Comparing these scores, **k=3** yields the highest silhouette score (approximately 0.321). A higher silhouette score indicates that the objects are well matched to their own cluster and poorly matched to neighboring clusters. Therefore, based on this evaluation metric, **3 appears to be the optimal number of clusters** for this dataset among the tested values.

## Summarize Findings

Based on the calculated silhouette scores, we can determine the optimal number of clusters among k=3, 4, and 5.
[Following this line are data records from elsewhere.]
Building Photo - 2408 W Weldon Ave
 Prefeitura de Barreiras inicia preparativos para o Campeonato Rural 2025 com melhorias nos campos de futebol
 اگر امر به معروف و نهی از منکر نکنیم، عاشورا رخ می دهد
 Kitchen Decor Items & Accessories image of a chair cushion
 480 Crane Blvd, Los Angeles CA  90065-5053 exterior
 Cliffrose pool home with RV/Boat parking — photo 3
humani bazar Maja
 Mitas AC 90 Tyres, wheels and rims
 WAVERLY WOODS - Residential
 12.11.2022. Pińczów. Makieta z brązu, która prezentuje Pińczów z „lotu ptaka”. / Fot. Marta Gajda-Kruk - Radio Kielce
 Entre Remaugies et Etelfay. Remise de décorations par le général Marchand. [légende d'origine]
- **k=3**: Silhouette Score: 0.3206753067847732
- **k=4**: Silhouette Score: 0.27151152757225405
- **k=5**: Silhouette Score: 0.27694747654098495

Comparing these scores, **k=3** yields the highest silhouette score (approximately 0.321). A higher silhouette score indicates that the objects are well matched to their own cluster and poorly matched to neighboring clusters. Therefore, based on this evaluation metric, **3 appears to be the optimal number of clusters** for this dataset among the tested values.

## Final Task

### Subtask:
Summarize the entire clustering task, including the feature standardization, the KMeans application for different k values, and the comparison of silhouette scores, highlighting the optimal k found.


## Summary:

### Q&A
*   **What is the optimal number of clusters for the dataset among k=3, 4, and 5?**
    Based on the silhouette scores, k=3 is the optimal number of clusters, yielding the highest score of approximately 0.321.

### Data Analysis Key Findings
*   The features in `X_cls` were successfully standardized using `StandardScaler`, resulting in an `X_scaled` array with a shape of (17000, 8).
*   KMeans clustering was applied to the standardized data for three different cluster counts: k=3, k=4, and k=5.
*   The silhouette scores for each KMeans model were calculated:
    *   For k=3, the silhouette score was approximately 0.321.
    *   For k=4, the silhouette score was approximately 0.272.
    *   For k=5, the silhouette score was approximately 0.277.
*   Comparing these scores, k=3 produced the highest silhouette score (0.321), indicating a better-defined clustering structure compared to k=4 and k=5 for this dataset.

### Insights or Next Steps
*   The identified optimal number of clusters (k=3) suggests that the underlying data might naturally form three distinct groups, which warrants further investigation into the characteristics of these clusters.
*   While k=3 is optimal among the tested values, it would be beneficial to visualize the data and cluster results (e.g., using PCA or t-SNE) and potentially explore a broader range of 'k' values or different clustering algorithms to confirm this finding.